Les Certificats d’Économies d’Énergie (CEE) obligent les fournisseurs d’énergie à financer des travaux d’efficacité énergétique. Ils complètent MaPrimeRénov’ et peuvent couvrir une partie significative des coûts.

Le plan France 2030 mobilise 54 milliards d’euros pour financer l’innovation dans les technologies vertes : hydrogène, batteries, recyclage, décarbonation de l’industrie.

Les fonds européens (Fonds de cohésion, FEDER, Life) financent des projets d’énergie renouvelable, de mobilité durable et d’adaptation des territoires.

Les green bonds (obligations vertes) permettent aux entreprises et collectivités de lever des fonds dédiés à des projets climatiques. Le marché atteint 500 milliards d’euros par an au niveau mondial.

Les investisseurs intègrent de plus en plus les critères ESG (Environnement, Social, Gouvernance) dans leurs décisions. Les entreprises polluantes peinent à se financer, tandis que les activités vertes attirent les capitaux.

Obligations et normes

Le cadre réglementaire se durcit pour accélérer la transition.

La RE2020 (Réglementation Environnementale) impose aux constructions neuves des standards de performance énergétique et d’empreinte carbone. Elle remplace la RT2012 avec des exigences renforcées.

Le décret tertiaire oblige les bâtiments de plus de 1000 m² à réduire leur consommation énergétique de 40% d’ici 2030, 50% d’ici 2040 et 60% d’ici 2050.

La directive CSRD européenne impose aux grandes entreprises (puis aux PME cotées) de publier un reporting extra-financier détaillé incluant leur stratégie climatique, leurs émissions et leurs risques.

Les normes ISO encadrent la mesure et la gestion des impacts climatiques. L’ISO 14064 porte sur les bilans carbone, l’ISO 14067 sur l’empreinte carbone des produits.
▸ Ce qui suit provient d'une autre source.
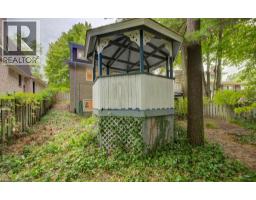 299 HIAWATHA Drive - 43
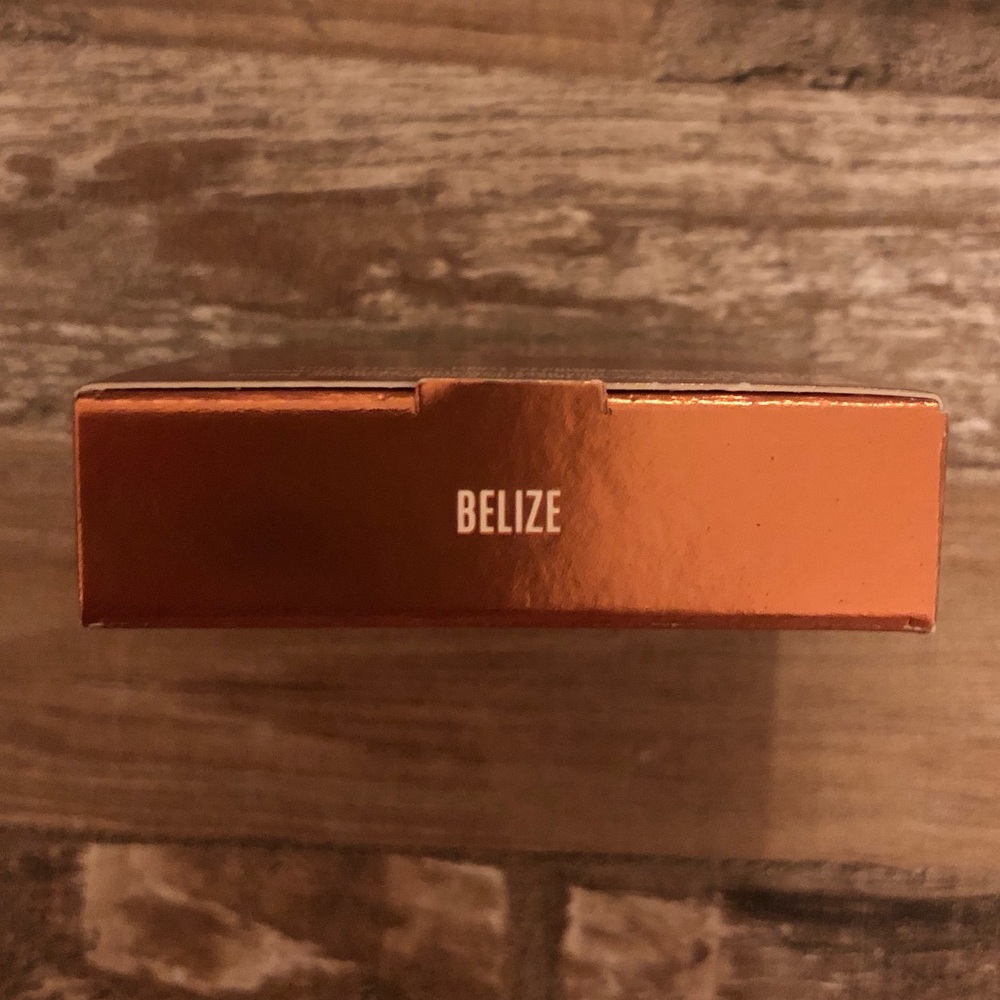 Younique Beachfront kisses highlighter - Picture 2 of 2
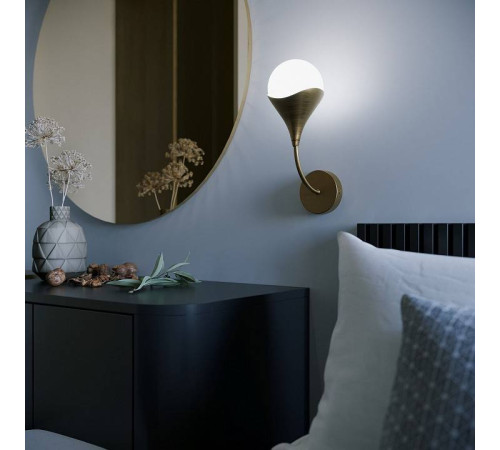 Бра Eurosvet Calyx 60168/1 латунь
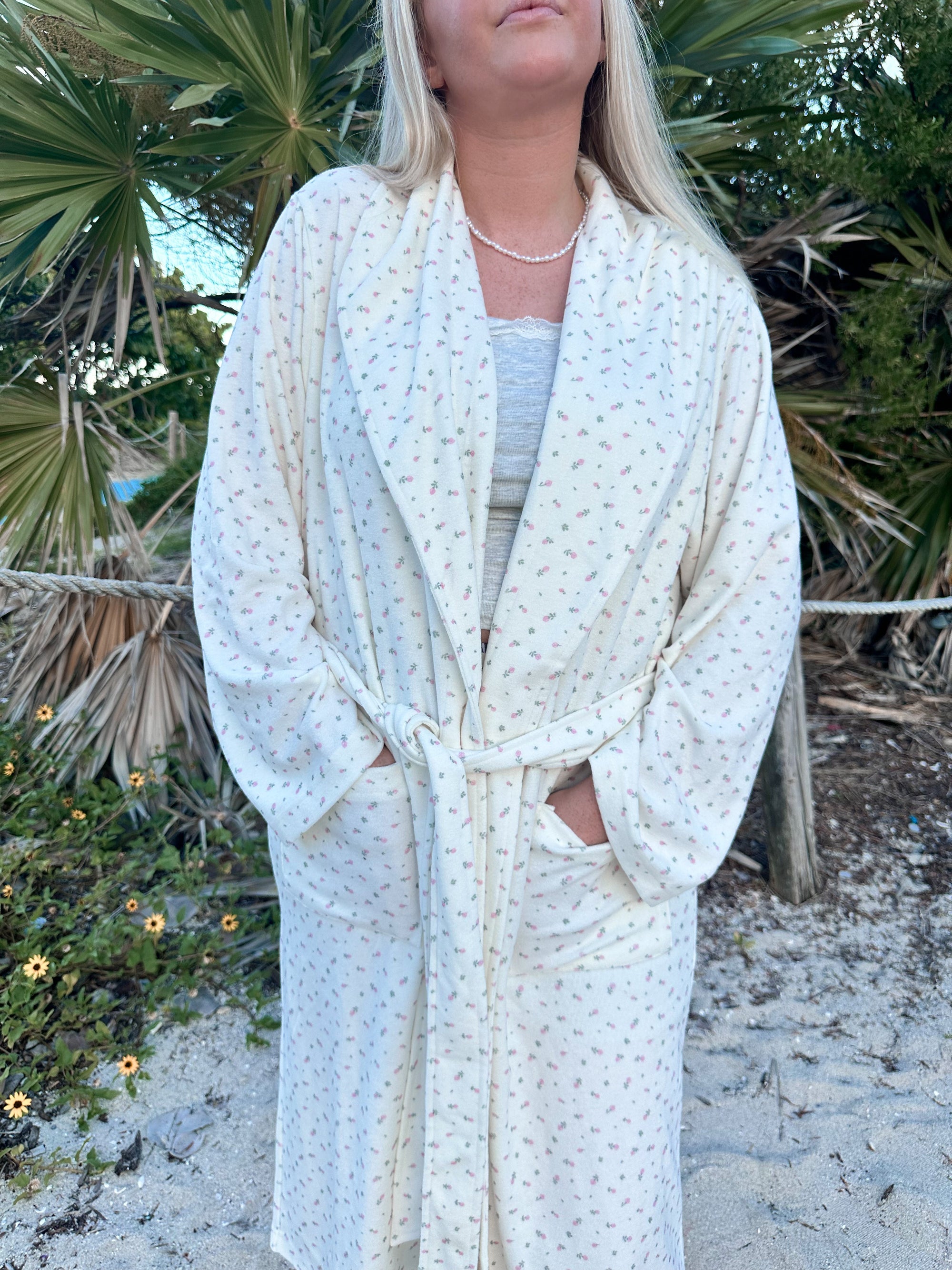 Pink Roses Dream Hotel Robe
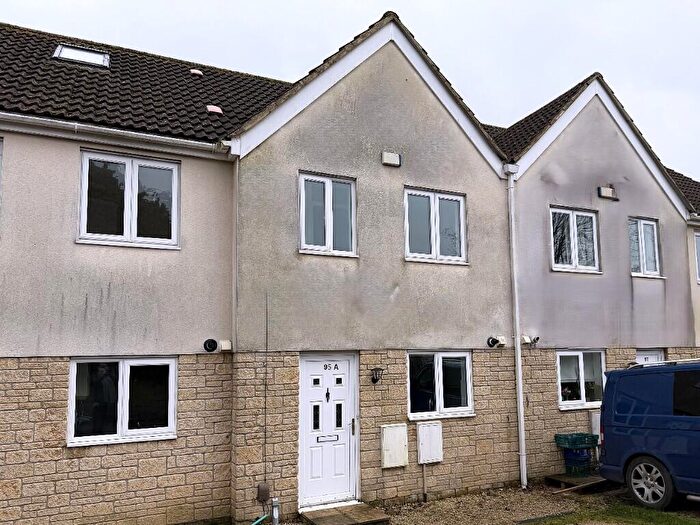 3 Bedroom Town House For Sale In Whitewell Road, Frome, Somerset, BA11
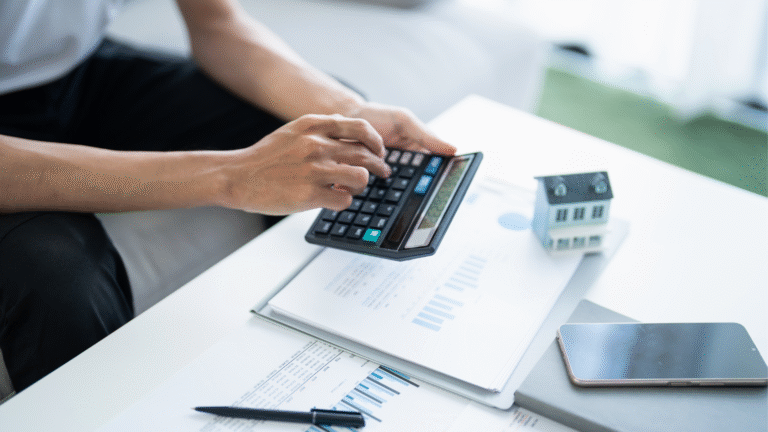 Wyliczanie podatków na kalkulatorze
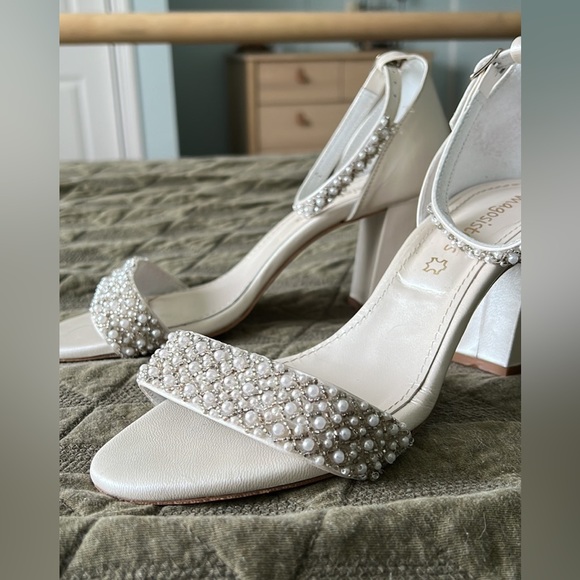 Pearl wedding shoes - Picture 1 of 3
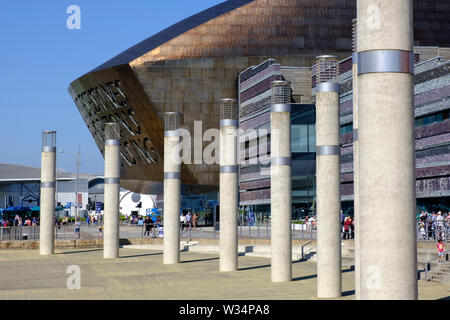 Millennium Centre Cardiff Bay Cardiff au Pays de Galles Banque D'Images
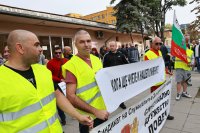 снимка 3 Служители на затворите протестират срещу уволнението на синдикални лидери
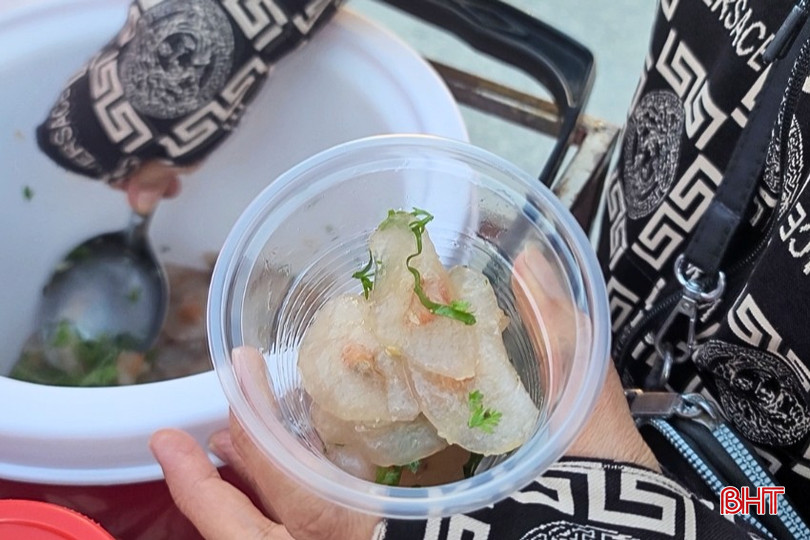Những món ăn vặt bánh bèo, bánh ngào là sở thích quen thuộc của nhiều người. bqbht_br_t.jpg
La taxonomie européenne définit les activités économiques considérées comme durables. Elle oriente les financements vers les secteurs compatibles avec l’objectif de neutralité carbone.

Agir maintenant

Les solutions aux changements climatiques existent et sont déployables. Elles combinent atténuation (réduire les émissions) et adaptation (se préparer aux impacts). Elles concernent tous les acteurs : citoyens, entreprises, collectivités, États.

La décennie qui s’ouvre sera décisive. Les émissions mondiales doivent diminuer de 43% d’ici 2030 pour rester sous la barre des 1,5°C de réchauffement. Chaque dixième de degré compte. Chaque année compte.

Les investissements dans les énergies renouvelables battent des records. Les villes se végétalisent. Les entreprises décarbonent leurs activités. La réglementation se renforce. Mais le rythme reste insuffisant. L’urgence impose d’accélérer massivement le déploiement des solutions à notre portée.